In her talk, Dr. Kynard will discuss this social media movement and examine the counternarratives about the unique violence that today's young people face. These counternarratives will then shape and incite discussions of the radical changes Kynard believes are needed in classrooms, in language and literacy education, and in schools -- changes that might also serve as new rhetoric, realities, and resistances.

“Common understandings of literacy position it as an ultimate social good, but literacy is also a tool that can be used to bully people and enact symbolic and systemic violences,” explained Dr. Boquet. “We hope attendees leave this event thinking about literacy as a complex set of interconnected social practices intimately connected to power and privilege.”

In addition to her position as an associate professor at CUNY, Dr. Kynard is also a social activist with a focus on interrogating race, black feminism, AfroDigital/African American cultures and languages, and the politics of schooling with an emphasis on composition and literacies studies. She has led numerous professional development projects on language, literacy, and learning, and she has been published in the Harvard Educational Review and Reading Research Quarterly, among other publications. Her first book, Vernacular Insurrections: Race, Black Protest, and the New Century in Composition-Literacy Studies, was awarded the 2015 James Britton Award, and her current projects focus on young Black women in college, Black Feminist/Afrofuturist digital vernaculars, and AfroDigital Humanities learning.
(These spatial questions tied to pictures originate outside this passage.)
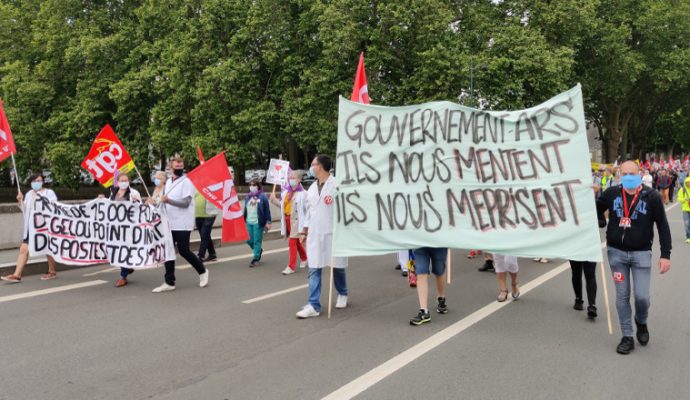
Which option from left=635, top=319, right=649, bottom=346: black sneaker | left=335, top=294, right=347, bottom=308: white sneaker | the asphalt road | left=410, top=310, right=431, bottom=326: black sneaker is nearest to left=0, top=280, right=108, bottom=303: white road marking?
the asphalt road

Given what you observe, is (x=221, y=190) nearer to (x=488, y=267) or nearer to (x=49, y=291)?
(x=49, y=291)

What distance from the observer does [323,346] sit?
207 inches

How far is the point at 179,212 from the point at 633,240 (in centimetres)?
579

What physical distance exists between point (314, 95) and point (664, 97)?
3002 centimetres

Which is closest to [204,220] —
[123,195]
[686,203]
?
[123,195]

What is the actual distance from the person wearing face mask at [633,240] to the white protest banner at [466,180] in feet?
0.97

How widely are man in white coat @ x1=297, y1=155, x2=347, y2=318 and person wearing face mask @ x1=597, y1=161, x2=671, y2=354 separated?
2.95 m

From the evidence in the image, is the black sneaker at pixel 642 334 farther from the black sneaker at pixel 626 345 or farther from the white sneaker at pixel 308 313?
the white sneaker at pixel 308 313

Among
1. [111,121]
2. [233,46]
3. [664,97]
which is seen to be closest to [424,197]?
[233,46]

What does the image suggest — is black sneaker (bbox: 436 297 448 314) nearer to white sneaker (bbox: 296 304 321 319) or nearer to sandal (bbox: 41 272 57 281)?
white sneaker (bbox: 296 304 321 319)

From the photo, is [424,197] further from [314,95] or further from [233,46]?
[233,46]

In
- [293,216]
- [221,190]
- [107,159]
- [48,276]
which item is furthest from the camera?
[293,216]

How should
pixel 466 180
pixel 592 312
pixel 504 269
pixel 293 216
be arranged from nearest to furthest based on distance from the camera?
pixel 466 180, pixel 592 312, pixel 504 269, pixel 293 216

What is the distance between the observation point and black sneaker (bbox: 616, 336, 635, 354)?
16.5 ft
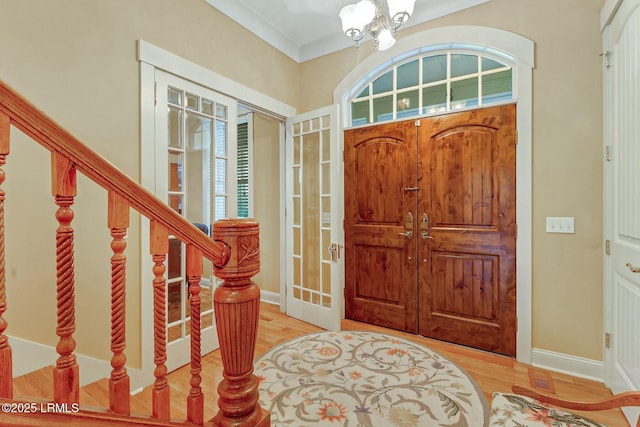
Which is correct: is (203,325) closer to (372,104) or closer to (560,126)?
(372,104)

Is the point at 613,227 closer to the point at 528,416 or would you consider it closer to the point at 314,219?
the point at 528,416

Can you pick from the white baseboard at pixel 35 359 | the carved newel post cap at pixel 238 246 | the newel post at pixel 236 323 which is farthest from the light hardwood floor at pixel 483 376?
the carved newel post cap at pixel 238 246

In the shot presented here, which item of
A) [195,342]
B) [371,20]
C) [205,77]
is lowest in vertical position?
[195,342]

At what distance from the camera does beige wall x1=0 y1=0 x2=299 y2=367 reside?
1.54 metres

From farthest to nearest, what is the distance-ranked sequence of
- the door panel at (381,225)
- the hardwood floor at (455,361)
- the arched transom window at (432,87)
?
the door panel at (381,225)
the arched transom window at (432,87)
the hardwood floor at (455,361)

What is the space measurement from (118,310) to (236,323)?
32 centimetres

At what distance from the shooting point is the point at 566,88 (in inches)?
85.0

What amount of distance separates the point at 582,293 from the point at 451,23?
7.84 feet

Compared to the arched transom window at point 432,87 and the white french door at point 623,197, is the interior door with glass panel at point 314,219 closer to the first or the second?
the arched transom window at point 432,87

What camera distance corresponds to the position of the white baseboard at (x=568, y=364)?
208 cm

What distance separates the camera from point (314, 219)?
3.26 m

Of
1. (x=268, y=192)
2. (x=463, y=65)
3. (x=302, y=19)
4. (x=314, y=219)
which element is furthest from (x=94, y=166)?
(x=268, y=192)

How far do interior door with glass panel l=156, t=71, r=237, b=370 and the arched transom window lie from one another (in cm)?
140

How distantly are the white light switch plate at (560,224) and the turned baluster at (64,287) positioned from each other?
278 cm
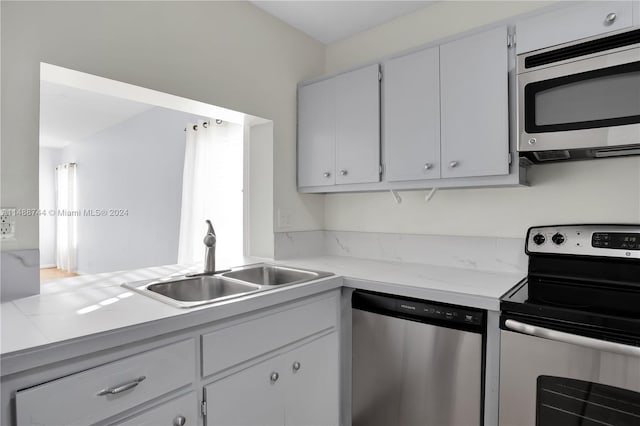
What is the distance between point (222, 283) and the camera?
5.69 ft

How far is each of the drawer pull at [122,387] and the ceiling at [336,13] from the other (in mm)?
2067

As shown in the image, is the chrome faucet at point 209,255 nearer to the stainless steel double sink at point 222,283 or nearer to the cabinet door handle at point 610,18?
the stainless steel double sink at point 222,283

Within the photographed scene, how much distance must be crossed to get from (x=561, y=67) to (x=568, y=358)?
1084 mm

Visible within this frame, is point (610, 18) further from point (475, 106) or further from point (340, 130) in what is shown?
point (340, 130)

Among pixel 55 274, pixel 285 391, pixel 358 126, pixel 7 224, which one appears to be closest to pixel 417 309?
pixel 285 391

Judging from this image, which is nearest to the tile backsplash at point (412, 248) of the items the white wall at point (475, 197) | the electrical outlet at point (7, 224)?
the white wall at point (475, 197)

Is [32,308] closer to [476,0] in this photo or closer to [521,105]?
[521,105]

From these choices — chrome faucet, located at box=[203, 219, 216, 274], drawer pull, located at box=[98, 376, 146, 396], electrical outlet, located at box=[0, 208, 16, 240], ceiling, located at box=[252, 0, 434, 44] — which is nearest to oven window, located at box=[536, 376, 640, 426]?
drawer pull, located at box=[98, 376, 146, 396]

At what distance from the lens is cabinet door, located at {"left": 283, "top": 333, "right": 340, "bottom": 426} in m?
1.51

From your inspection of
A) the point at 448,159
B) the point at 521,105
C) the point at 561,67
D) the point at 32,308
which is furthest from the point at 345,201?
the point at 32,308

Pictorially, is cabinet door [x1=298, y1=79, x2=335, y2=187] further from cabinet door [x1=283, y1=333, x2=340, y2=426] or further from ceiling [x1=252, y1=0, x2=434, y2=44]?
cabinet door [x1=283, y1=333, x2=340, y2=426]

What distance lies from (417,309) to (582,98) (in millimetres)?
1054

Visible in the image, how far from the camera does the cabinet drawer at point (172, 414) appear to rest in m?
1.03

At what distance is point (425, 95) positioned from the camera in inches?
71.8
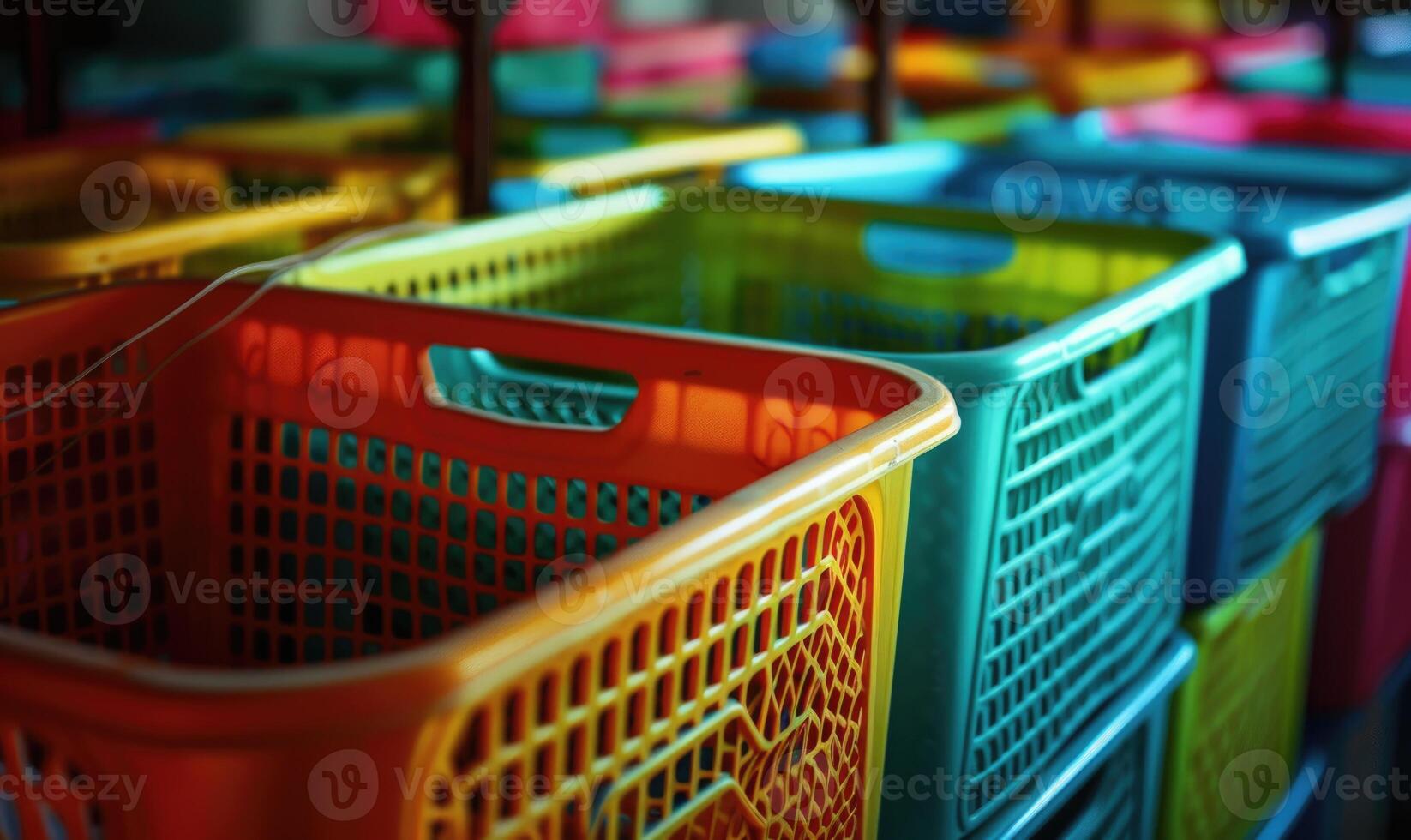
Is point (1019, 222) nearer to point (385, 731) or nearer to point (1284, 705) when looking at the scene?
point (1284, 705)

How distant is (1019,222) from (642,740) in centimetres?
84

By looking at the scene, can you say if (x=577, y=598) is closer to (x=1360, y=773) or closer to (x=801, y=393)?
(x=801, y=393)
For more information, visit

#IfTheyGunnedMeDown What Black Girl Would They See? - Critical Race Counternarratives on the Violence of Language, Literacy, and Schooling

Date: Thursday, October 25, 2018
Time: 6 p.m.
Location: DiMenna-Nyselius Libray, Multimedia Room, ¶¶Òô»ÆƬapp

Additional Details:

A timely lecture on the topic of gun violence and critical race counternarratives inspired by the viral Twitter campaign #IfTheyGunnedMeDown and presented by activist and educator Carmen Kynard, PhD. This event is sponsored by the Core Writing Program, the Writing Center, and the Humanities Institute in the College of Arts and Sciences and is free and open to the public.